The fraction field contains all of the (unitless) real numbers, as well as all of the unitful measuremens such as $2\,{\rm s}$ or $4000\,{\rm m}$ or $35\,\rm{\frac m{s^2}}$. It also contains a lot of nonsensical elements such as $\frac{42\,\rm{kg}}{3\,{\rm m}+8\,{\rm s}}$, but that doesn't really bother us, because we know that the field-of-fractions construction still keeps the entire system consistent.
We can then define that the computation we're speaking of is well-formed if we can prove that the output always can be written as a real vector (or matrix or whatever) times a scalar such as $1\,{\rm \frac ms}$, which defines the dimension we expect (on physical grounds) that the answer must have.
Once this proof (known to physicists and engineers as dimensional analysis) has been carried out, we can then use an evaluation homomorphism to map all of the unit-variables to $1$, so they disappear from the formulas and the actual calculation can be done on ordinary real numbers.
Whether this is exciting or not is subjective.
Best Answer
$ \def\m#1{\left[\begin{array}{c}#1\end{array}\right]} $The wonderful book $\,$Multidimensional Analysis (by George W Hart)$\,$ addresses this question in detail.
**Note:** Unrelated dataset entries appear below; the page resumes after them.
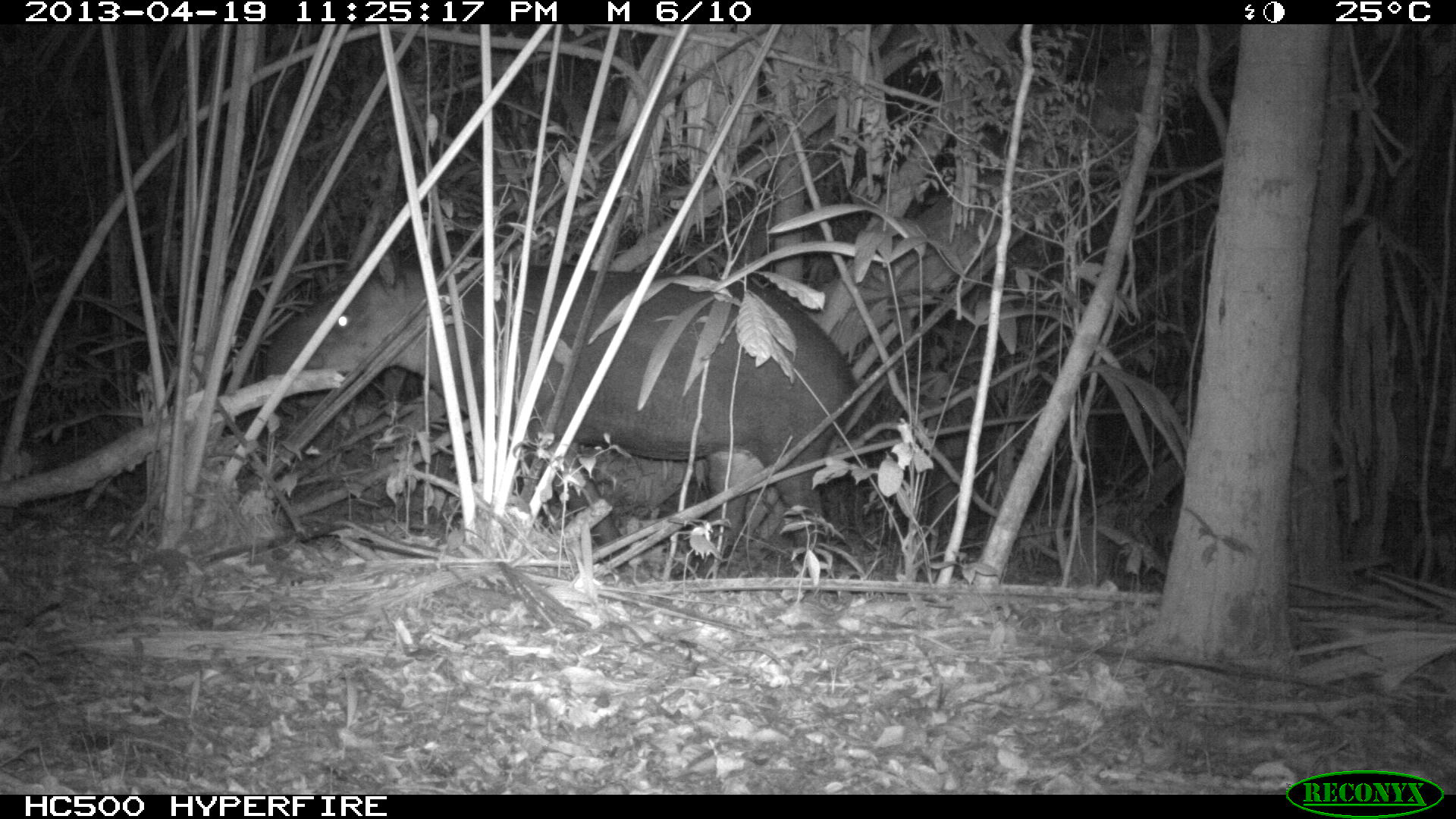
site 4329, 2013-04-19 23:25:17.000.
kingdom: Animalia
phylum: Chordata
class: Mammalia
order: Perissodactyla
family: Tapiridae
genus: Tapirus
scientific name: Tapirus bairdii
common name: baird's tapir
Tapirus bairdii (baird's tapir), count 1.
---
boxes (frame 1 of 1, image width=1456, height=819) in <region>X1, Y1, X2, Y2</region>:
tapirus bairdii: <region>262, 236, 856, 576</region>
It is surprisingly difficult to get it right.
For example, here is the dimensional sketch of a rectangular matrix and that of its pseudoinverse $$\eqalign{ A &= \m{ (m\cdot C^{-1}) & (m\cdot s\cdot K^{-1}) \\ (kg\cdot C^{-1}) & (kg\cdot s\cdot K^{-1}) \\ (m\cdot s^{-1}\cdot C^{-1})&(m\cdot K^{-1})} \\\\ A^{+} &= \m{ (C\cdot m^{-1}) & (C\cdot kg^{-1}) & (C\cdot s\cdot m^{-1}) \\ (K\cdot s^{-1}\cdot m^{-1}) & (K\cdot s^{-1}\cdot kg^{-1}) & (K\cdot m^{-1}) } \\\\ }$$ Matrices which are squareable must have a special dimensional structure, e.g. $$\eqalign{ B &= \m{ ({\tt1}) & (m\cdot s^{-1}) \\ (s\cdot m^{-1}) & ({\tt1}) } \quad\implies\quad B^2 &\overset{\Delta}{\;=\;} B \\ }$$ In this case, the diagonal elements carry no units, while the units of the other elements are the reciprocal of those in the transposed position. All powers of $B$ carry the same units.
Likewise, functions of $B$ such as the square root or exponential, carry the same units as $B$.
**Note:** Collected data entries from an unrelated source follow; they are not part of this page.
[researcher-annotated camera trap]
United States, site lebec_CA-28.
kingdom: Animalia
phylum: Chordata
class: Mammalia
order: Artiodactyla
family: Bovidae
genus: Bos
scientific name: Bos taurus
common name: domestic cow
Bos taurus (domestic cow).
Note that for the rectangular matrix above $$\eqalign{ AA^+ &= \m{ ({\tt1}) & (m\cdot kg^{-1}) & (s) \\ (kg\cdot m^{-1}) & ({\tt1}) & (kg\cdot s\cdot m^{-1}) \\ (s^{-1}) & (m\cdot s^{-1}\cdot kg^{-1}) & ({\tt1}) } \\\\ A^+A &= \m{ ({\tt1}) & (C\cdot s\cdot kg^{-1}) \\ (kg\cdot s^{-1}\cdot C^{-1}) & ({\tt1}) \\ } \\ }$$ So these projection matrices are squareable.
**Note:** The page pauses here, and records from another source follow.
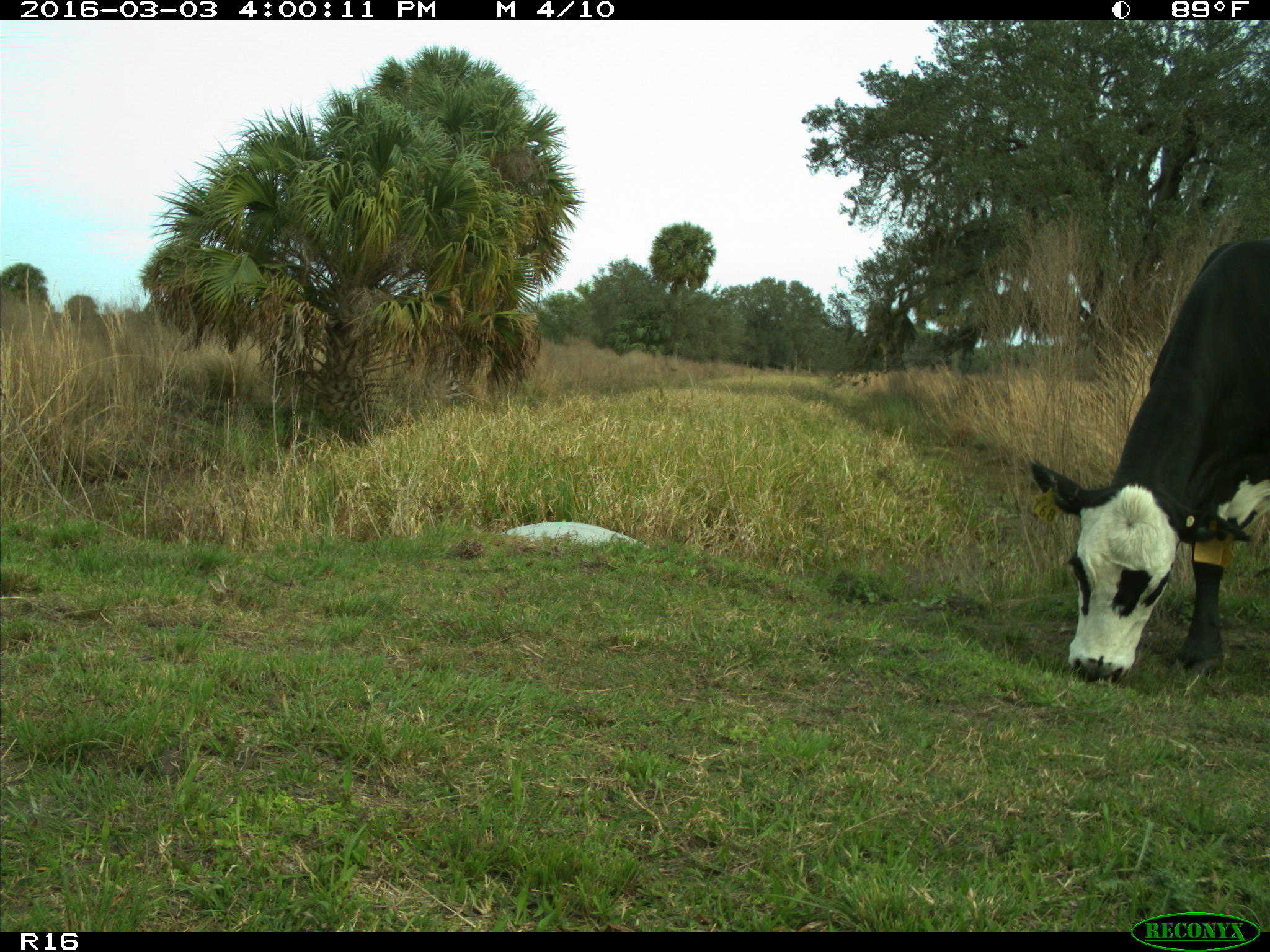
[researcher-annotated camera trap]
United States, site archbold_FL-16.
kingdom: Animalia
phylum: Chordata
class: Mammalia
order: Artiodactyla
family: Bovidae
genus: Bos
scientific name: Bos taurus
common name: domestic cow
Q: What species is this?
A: Bos taurus (domestic cow).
Also, an identity matrix has no dimensions on its diagonal elements, but does carry dimensions in its off-diagonal elements. An equation like $(I+B)$ only makes sense if $I$ carries the same units as $B$.
So there is not one, but an infinite number of $2\times 2$ identity matrices when units are included.